→ Supplied passage
'''
Books / Introduction to Computers and Operating Systems / Chapter 5
I/O Devices and Storage Management
I/O device overview
I/O devices (AKA I/O peripherals) provide means to exchange information between a computer and external environments.
Input devices accept incoming data and convert it into binary data that is understandable to a digital computer. Examples of input devices include the keyboard, mouse, scanner, and touchscreen. Output devices convert the computer digitized signals into an environment-understandable data form. Example: Monitor, printer, etc. Input-Output peripherals allow both input and output in the same. Example: touch screens, network cards, data accusation cards. Based on their interaction with their surrounding environment, I/O device categories are as follows:
- Human readable devices
- These devices communicate with the computer user.
- Examples include the display monitor, printer, keyboard, and mouse.
- Machine-readable devices
- These devices communicate with special-purpose electronic equipment
- Examples include hard disks, DVDs, USB sticks, sensor devices
- Communication devices
- These devices communicate with other intelligent devices
- Examples include network cards and modems
Operating Systems use device drivers to handle I/O peripherals. A device driver is a software program that can be plugged into an operating system to help interact and use the service of the I/O device.
'''
→ Material
'''
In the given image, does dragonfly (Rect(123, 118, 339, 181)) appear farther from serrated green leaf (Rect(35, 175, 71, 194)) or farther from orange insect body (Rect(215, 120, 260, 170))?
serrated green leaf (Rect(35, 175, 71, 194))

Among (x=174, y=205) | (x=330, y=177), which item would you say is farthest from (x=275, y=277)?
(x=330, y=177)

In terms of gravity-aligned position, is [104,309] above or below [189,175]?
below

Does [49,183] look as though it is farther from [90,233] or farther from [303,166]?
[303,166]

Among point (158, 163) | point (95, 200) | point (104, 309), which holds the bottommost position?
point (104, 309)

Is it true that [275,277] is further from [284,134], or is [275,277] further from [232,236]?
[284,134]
'''
→ Set tasks
- a) Please condense the paragraph in the I/O devices passage above that begins "Operating Systems use device drivers" into a short bulleted list that keeps its main facts.
- b) Answer these from the I/O devices passage above, one line each:
(i) What do input devices convert incoming data into?
(ii) Which device category includes network cards and modems?
(iii) What do machine-readable devices communicate with?

→ Exercise solutions
- a)
- Operating systems handle I/O peripherals through device drivers.
- A device driver is a software program that can be plugged into an operating system.
- It helps the system interact with an I/O device and use that device's service.

- b)
(i) Binary data that a digital computer can understand.
(ii) Communication devices.
(iii) Special-purpose electronic equipment.